Reproducibility of the Food4Me FFQ was determined by asking participants to complete the questionnaire on 2 occasions 4 weeks apart, mimicking its application in the Food4Me study. To assess the validity of the FFQ against a 4-day WFR, half the sample (those recruited first) were asked to complete a 4-day WFR 1 week following the first administration of the Food4Me-FFQ. Participants who completed both the Food4Me FFQ and 4-day WFR were also asked to complete a dietary record usability-rating questionnaire on Survey Monkey (Survey Monkey Inc, Palo Alto, CA, USA) in the week following the completion of the second Food4Me FFQ. The usability-rating questionnaire included questions about ease of use and willingness to complete the records. Participants were asked not to change their diet during the study.
Weighed Food Record
Participants were asked to record all foods and beverages consumed over a nonconsecutive 4-day period that included 3 weekdays (Monday to Thursday) and 1 weekend day (Saturday to Sunday). Before completing the WFR, participants were coached on how to describe food products by a dietitian and provided with weighing scales (Salter Disc Electronic Kitchen Scales SKU# 1036 WHSSDR). When participants were unable to provide weighed portion size information, this was estimated retrospectively within 1 week using the Ministry of Agriculture, Fisheries and Food Portion Size Atlas .
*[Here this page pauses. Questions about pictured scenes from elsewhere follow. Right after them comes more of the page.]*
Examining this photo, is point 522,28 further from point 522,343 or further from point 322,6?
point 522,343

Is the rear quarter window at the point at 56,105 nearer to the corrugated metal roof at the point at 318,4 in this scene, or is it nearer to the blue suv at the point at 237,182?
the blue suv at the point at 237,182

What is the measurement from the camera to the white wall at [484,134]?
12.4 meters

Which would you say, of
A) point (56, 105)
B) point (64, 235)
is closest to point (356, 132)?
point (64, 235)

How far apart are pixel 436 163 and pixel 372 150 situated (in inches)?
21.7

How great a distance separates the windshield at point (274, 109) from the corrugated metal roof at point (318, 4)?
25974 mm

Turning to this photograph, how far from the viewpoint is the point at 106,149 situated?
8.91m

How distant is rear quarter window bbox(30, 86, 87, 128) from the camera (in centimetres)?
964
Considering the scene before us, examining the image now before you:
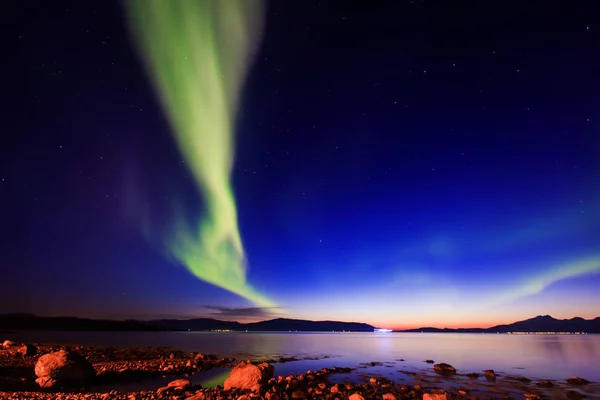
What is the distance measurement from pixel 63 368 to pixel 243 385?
38.4 ft

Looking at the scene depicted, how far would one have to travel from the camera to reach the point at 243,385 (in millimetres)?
19375

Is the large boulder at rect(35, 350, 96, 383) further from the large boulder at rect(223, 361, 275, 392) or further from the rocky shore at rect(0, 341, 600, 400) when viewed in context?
the large boulder at rect(223, 361, 275, 392)

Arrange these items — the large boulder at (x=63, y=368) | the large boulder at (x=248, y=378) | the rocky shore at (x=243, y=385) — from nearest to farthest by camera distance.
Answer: the rocky shore at (x=243, y=385) < the large boulder at (x=248, y=378) < the large boulder at (x=63, y=368)

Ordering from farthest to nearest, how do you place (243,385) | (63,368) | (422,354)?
1. (422,354)
2. (63,368)
3. (243,385)

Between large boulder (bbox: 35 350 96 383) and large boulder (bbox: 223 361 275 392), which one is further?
large boulder (bbox: 35 350 96 383)

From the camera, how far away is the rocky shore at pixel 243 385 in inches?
686

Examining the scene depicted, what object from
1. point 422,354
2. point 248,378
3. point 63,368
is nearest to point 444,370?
point 248,378

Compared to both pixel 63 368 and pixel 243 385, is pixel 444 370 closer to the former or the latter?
pixel 243 385

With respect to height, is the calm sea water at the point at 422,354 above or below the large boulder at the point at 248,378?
below

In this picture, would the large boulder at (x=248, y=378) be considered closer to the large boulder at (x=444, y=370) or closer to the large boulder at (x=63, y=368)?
the large boulder at (x=63, y=368)

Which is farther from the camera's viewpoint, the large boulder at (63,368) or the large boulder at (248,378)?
the large boulder at (63,368)

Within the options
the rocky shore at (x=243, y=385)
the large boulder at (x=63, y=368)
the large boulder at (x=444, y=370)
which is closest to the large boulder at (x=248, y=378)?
the rocky shore at (x=243, y=385)

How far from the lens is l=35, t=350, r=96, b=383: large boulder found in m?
20.8

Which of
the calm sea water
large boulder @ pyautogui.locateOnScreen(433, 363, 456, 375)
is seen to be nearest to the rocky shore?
large boulder @ pyautogui.locateOnScreen(433, 363, 456, 375)
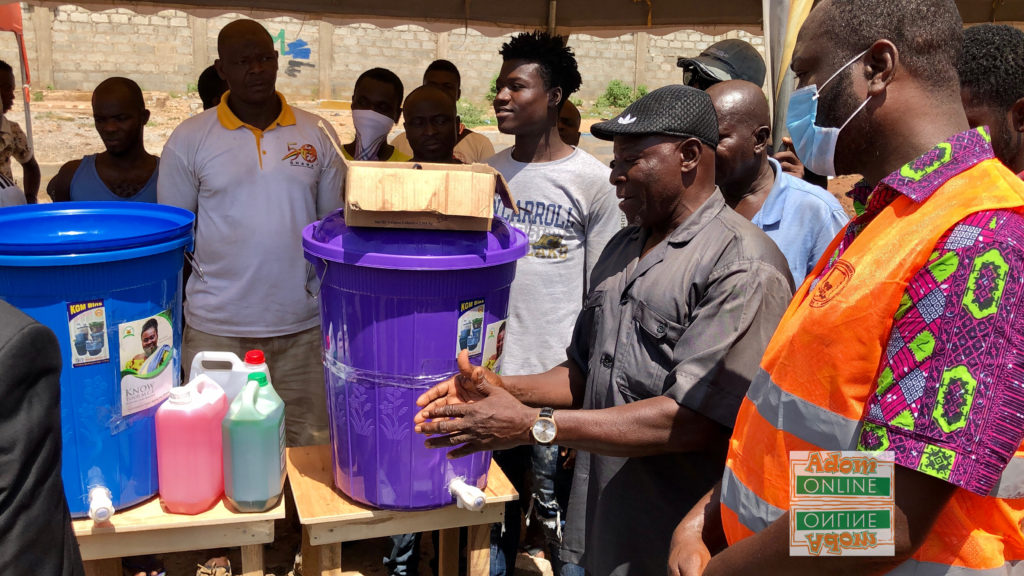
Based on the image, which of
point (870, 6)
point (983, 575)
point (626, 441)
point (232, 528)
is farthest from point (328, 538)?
point (870, 6)

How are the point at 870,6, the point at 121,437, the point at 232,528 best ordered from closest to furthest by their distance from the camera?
1. the point at 870,6
2. the point at 121,437
3. the point at 232,528

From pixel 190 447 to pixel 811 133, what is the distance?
1799 millimetres

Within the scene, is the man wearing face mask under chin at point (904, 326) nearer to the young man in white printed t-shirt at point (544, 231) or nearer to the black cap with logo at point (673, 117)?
the black cap with logo at point (673, 117)

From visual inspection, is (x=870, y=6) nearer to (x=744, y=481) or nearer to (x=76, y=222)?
(x=744, y=481)

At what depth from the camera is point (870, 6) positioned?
1312mm

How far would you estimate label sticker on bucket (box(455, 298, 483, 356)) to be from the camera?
6.95 ft

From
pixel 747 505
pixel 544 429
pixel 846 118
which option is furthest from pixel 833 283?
pixel 544 429

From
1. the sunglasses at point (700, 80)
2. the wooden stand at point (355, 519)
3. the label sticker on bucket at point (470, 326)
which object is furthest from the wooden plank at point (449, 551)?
the sunglasses at point (700, 80)

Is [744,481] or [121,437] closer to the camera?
[744,481]

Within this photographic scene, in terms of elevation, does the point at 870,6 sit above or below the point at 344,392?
above

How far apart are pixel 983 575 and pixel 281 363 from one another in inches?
114

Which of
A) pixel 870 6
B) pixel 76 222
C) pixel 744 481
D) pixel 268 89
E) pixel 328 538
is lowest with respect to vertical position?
pixel 328 538

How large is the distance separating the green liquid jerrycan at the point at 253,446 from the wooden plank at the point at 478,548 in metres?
0.65

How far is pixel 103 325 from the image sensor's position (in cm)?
196
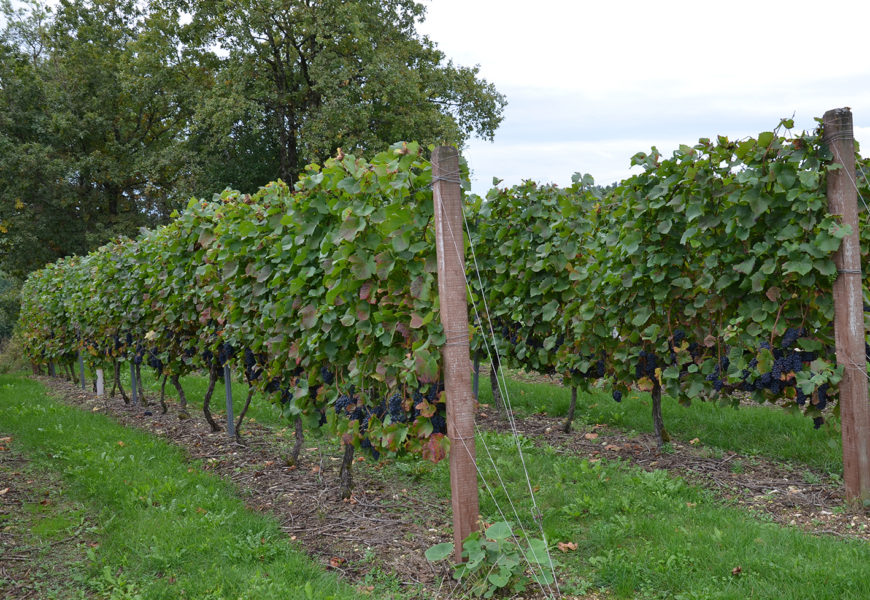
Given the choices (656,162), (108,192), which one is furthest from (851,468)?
(108,192)

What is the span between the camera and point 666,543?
3.35m

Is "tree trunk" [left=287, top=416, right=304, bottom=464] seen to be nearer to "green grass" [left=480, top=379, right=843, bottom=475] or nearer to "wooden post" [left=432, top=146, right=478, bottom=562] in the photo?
"wooden post" [left=432, top=146, right=478, bottom=562]

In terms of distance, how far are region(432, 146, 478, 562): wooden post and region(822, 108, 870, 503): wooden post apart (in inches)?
90.2

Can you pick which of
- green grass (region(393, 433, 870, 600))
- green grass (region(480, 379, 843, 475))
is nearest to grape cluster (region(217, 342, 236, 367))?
green grass (region(393, 433, 870, 600))

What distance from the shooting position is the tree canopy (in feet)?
58.0

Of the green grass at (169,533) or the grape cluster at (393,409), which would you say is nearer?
the green grass at (169,533)

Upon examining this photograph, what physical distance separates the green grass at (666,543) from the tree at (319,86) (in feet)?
45.0

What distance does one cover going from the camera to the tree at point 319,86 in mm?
17312

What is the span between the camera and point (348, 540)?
3.79 metres

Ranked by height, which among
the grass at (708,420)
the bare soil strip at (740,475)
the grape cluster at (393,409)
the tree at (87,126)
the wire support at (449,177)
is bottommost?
the bare soil strip at (740,475)

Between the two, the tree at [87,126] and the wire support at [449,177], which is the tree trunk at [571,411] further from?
the tree at [87,126]

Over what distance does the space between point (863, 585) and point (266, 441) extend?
4.81 meters

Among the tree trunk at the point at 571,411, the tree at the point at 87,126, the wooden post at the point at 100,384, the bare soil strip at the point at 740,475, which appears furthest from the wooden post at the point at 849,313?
the tree at the point at 87,126

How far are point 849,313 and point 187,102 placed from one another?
21.0m
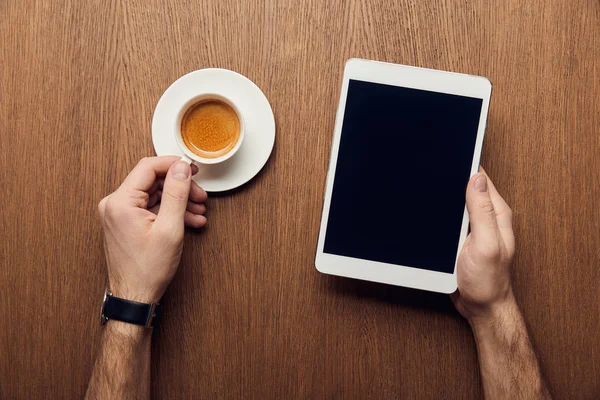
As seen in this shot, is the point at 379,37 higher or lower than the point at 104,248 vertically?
higher

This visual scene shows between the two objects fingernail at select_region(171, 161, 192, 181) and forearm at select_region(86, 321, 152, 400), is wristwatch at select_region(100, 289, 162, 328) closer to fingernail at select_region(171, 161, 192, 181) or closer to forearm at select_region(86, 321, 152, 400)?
forearm at select_region(86, 321, 152, 400)

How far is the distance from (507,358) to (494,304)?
0.30ft

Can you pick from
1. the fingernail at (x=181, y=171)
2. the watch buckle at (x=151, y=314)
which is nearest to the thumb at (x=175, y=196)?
the fingernail at (x=181, y=171)

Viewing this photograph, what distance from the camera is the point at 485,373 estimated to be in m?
0.76

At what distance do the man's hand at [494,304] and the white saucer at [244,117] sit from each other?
0.33 m

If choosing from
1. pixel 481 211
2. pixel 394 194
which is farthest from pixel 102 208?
pixel 481 211

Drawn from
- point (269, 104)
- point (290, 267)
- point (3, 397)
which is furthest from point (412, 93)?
point (3, 397)

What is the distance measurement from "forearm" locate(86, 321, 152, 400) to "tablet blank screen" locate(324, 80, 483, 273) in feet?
1.10

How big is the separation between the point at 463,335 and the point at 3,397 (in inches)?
30.6

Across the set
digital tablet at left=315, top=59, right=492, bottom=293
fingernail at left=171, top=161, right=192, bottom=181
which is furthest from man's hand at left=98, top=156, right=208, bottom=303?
digital tablet at left=315, top=59, right=492, bottom=293

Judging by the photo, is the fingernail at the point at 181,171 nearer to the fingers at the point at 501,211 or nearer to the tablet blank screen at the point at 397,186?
the tablet blank screen at the point at 397,186

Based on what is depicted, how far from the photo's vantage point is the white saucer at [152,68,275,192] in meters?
0.74

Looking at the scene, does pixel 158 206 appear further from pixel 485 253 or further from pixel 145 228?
pixel 485 253

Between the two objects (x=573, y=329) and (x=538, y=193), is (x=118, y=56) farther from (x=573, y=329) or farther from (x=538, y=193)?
(x=573, y=329)
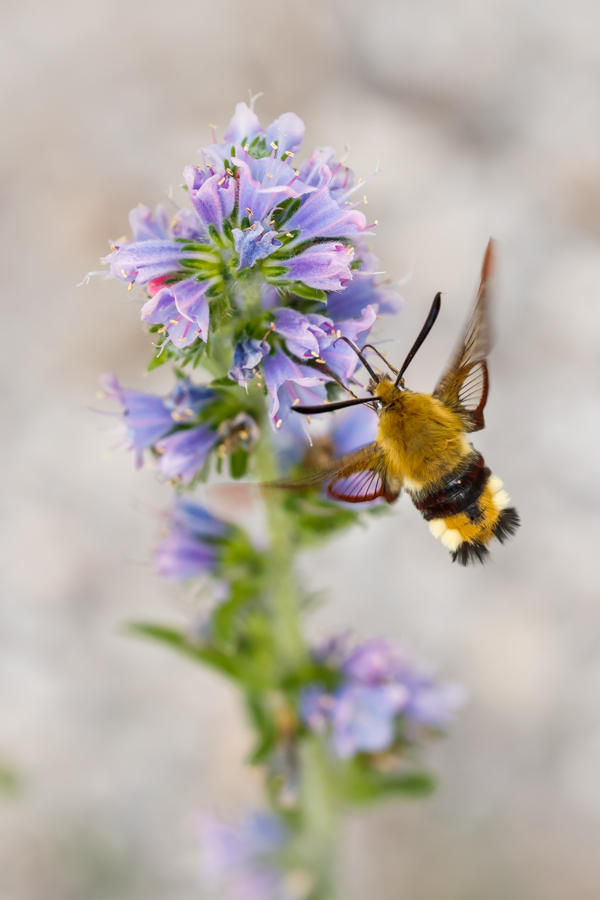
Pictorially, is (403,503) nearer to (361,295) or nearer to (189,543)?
(189,543)

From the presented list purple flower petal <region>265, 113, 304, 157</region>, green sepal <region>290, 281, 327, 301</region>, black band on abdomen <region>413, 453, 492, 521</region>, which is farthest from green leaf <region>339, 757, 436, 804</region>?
purple flower petal <region>265, 113, 304, 157</region>

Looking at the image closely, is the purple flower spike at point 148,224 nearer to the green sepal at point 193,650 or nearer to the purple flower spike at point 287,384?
the purple flower spike at point 287,384

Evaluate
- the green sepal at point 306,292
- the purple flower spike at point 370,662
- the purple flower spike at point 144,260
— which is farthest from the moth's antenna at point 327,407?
the purple flower spike at point 370,662

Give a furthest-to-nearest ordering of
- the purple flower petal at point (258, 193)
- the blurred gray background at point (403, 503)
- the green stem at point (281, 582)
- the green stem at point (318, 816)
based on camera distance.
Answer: the blurred gray background at point (403, 503) < the green stem at point (318, 816) < the green stem at point (281, 582) < the purple flower petal at point (258, 193)

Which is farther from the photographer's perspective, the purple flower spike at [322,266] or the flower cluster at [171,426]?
the flower cluster at [171,426]

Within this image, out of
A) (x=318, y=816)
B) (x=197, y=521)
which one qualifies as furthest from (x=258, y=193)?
(x=318, y=816)

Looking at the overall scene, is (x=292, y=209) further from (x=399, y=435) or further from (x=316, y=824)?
(x=316, y=824)

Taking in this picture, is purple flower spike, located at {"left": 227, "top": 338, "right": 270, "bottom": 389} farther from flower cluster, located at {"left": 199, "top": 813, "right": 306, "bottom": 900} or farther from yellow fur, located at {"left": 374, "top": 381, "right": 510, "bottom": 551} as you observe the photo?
flower cluster, located at {"left": 199, "top": 813, "right": 306, "bottom": 900}
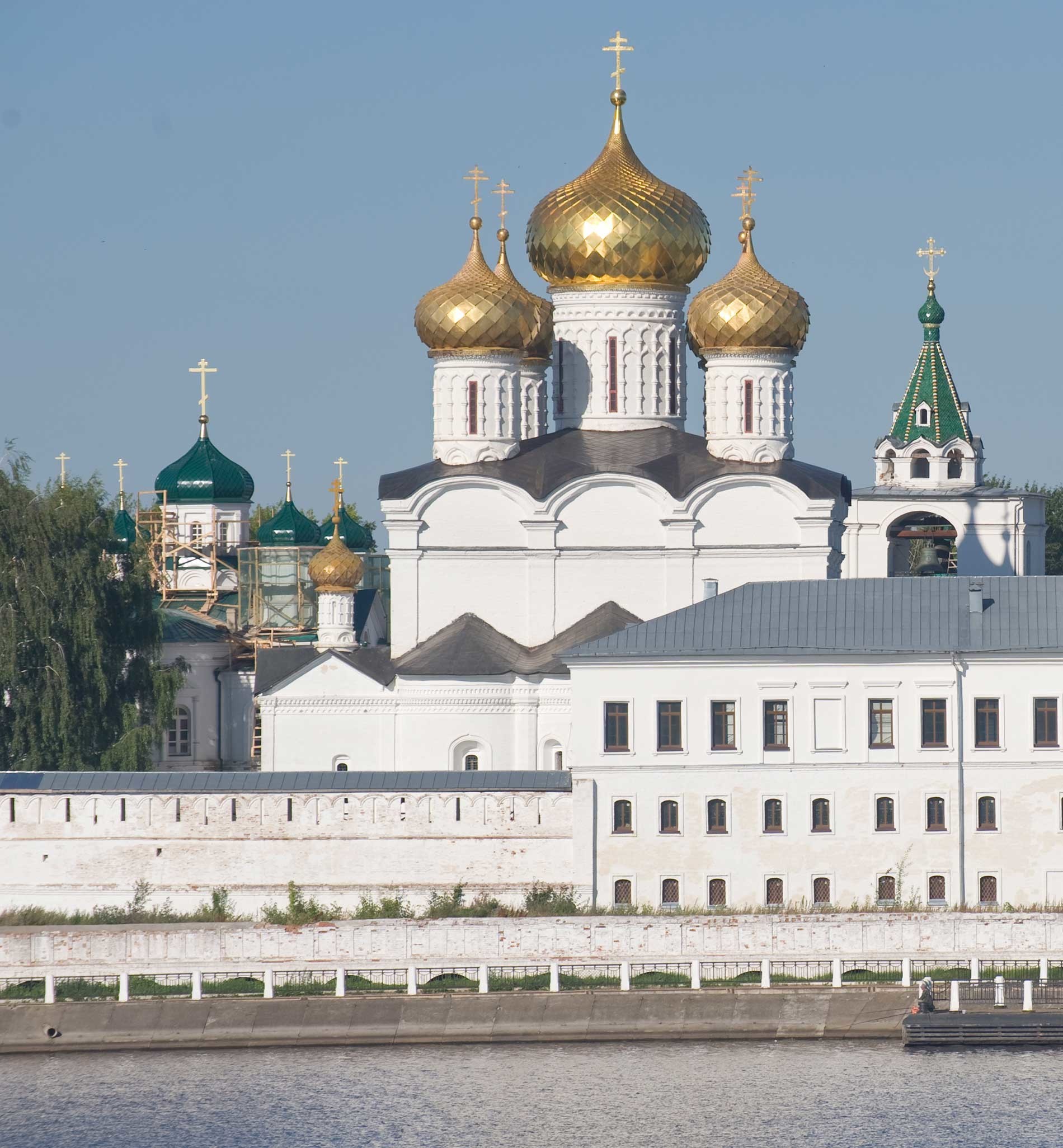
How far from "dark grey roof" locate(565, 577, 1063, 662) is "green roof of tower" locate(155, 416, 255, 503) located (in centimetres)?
2194

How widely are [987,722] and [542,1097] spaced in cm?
817

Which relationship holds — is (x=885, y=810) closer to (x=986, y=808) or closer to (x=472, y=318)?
(x=986, y=808)

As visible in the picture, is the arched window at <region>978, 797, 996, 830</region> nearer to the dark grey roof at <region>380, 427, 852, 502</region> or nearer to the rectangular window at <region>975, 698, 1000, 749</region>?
the rectangular window at <region>975, 698, 1000, 749</region>

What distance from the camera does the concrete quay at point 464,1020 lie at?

The self-administered Food4Me FFQ is an online, semiquantitative food frequency questionnaire (developed by University College Dublin and Crème Software Ltd). To complete the questionnaire, participants were provided with a website address and unique log-in details. On logging into the server, participants were directed to a webpage containing detailed instructions on how to complete the FFQ. The questionnaire contained questions on the average consumption of 157 food items over the previous month. The food items were divided into the following 11 categories: (1) cereal, (2) bread and savory biscuits, (3) potatoes, rice and pasta, (4) meat and fish, (5) dairy products and fat, (6) fats and spreads, (7) sweets and snacks, (8) soups, sauces and spreads, (9) drinks, (10) fruit, and (11) vegetables. During completion of the Food4Me FFQ, participants were required to provide information on frequency of consumption and portion size. Frequency of consumption was measured by selecting one of the following options: never or less than once a month, 1-3 times a month, once a week, 2-4 times a week, 5-6 times per week, once a day, 2-3 times per day, 5-6 times per day, and 6 times per day. Food portion size was estimated using photographs. Each food item had 3 photographs representing small, medium, and large portions and these descriptors were provided below the appropriate image. Participants could select one of the following options: very small, small, small/medium, medium, medium/large, large, or very large which were linked electronically to portion sizes (in grams) (see Figure 1). Food intake (g/day) was calculated by multiplying frequency of consumption by the specified portion size (see Forster et al for detailed methods ). Further screenshots of the online Food4Me FFQ are shown in Multimedia Appendix 1.